-- Assigned task --
Copy each caption line of the data below exactly, character for character, and leave out the pictures.

======== Raw data ========

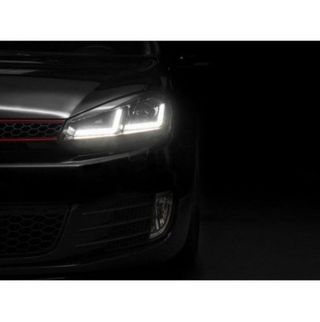 Faros delanteros Xenon Led Osram Volkswagen Golf V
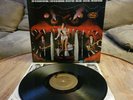 Pat & Lolly Vegas At The Haunted House MONO LP gold label promo  Leon russell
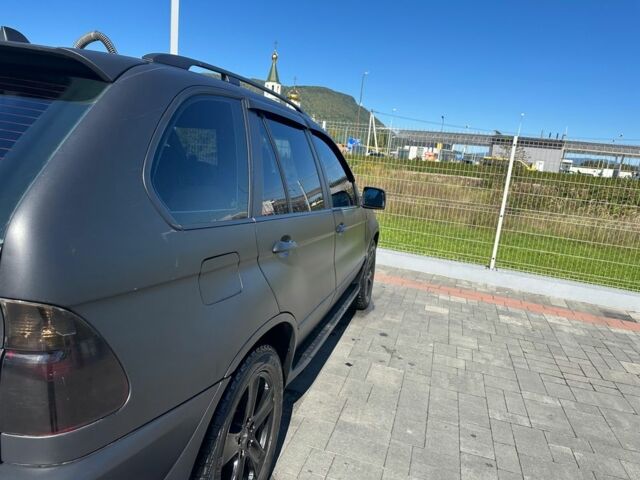 БМВ Х5, об'ємом двигуна 3 л та пробігом 3 тис. км за 5500 $, фото 2 на Automoto.ua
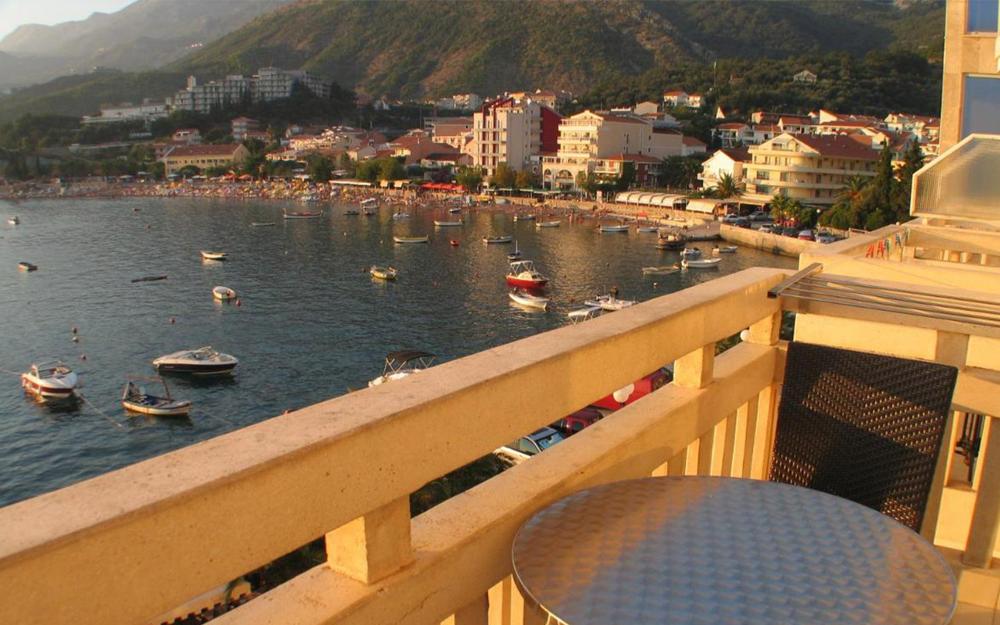Apartments Monaco 4*+, Рафаїловичі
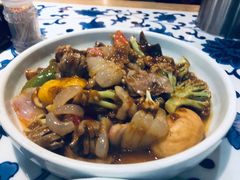 爆炒双脆-王庄阿咪海鲜大排档(上下杭店)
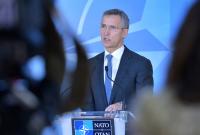 Столтенберг: двери НАТО открыты для Украины и Грузии
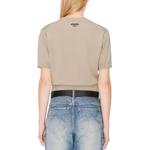 Футболка 'Pop' KENZO, хаки - фото 4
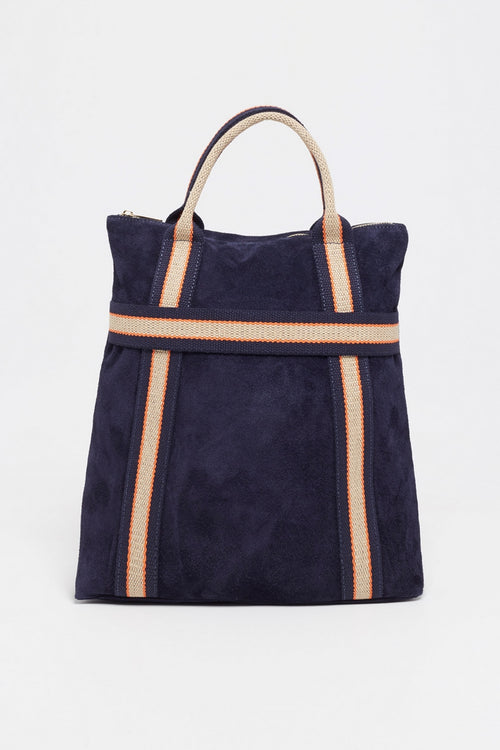 Sac À Dos - Gao - Bleu Marine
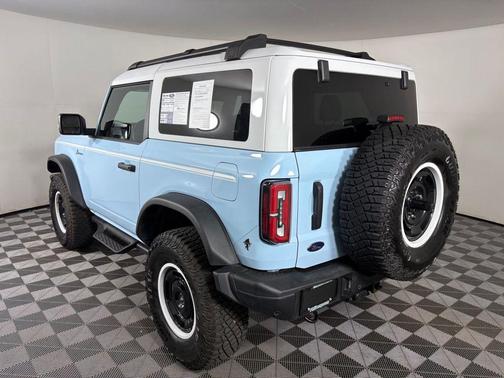2024 Ford Bronco Heritage Limited Edition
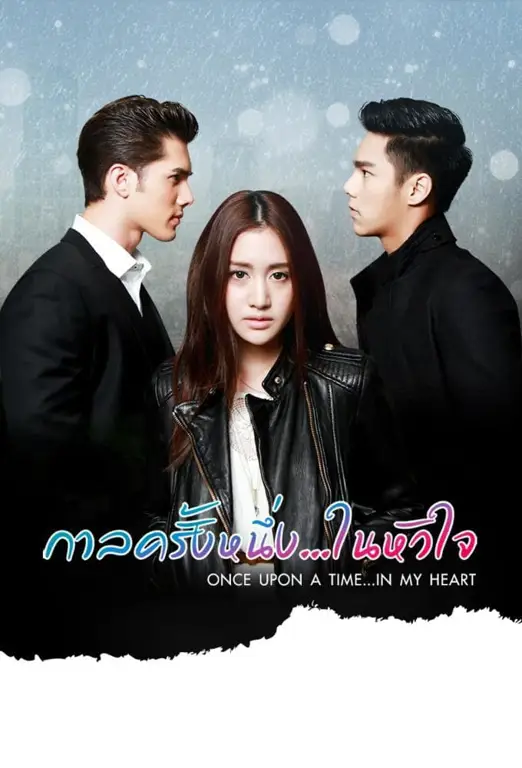 Foto-foto behind the scene drama Thailand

========

-- Solution for this problem --
 Faros delanteros Xenon Led Osram Volkswagen Golf V
 Pat & Lolly Vegas At The Haunted House MONO LP gold label promo  Leon russell
 БМВ Х5, об'ємом двигуна 3 л та пробігом 3 тис. км за 5500 $, фото 2 на Automoto.ua
Apartments Monaco 4*+, Рафаїловичі
 爆炒双脆-王庄阿咪海鲜大排档(上下杭店)
 Столтенберг: двери НАТО открыты для Украины и Грузии
 Футболка 'Pop' KENZO, хаки - фото 4
 Sac À Dos - Gao - Bleu Marine
2024 Ford Bronco Heritage Limited Edition
 Foto-foto behind the scene drama Thailand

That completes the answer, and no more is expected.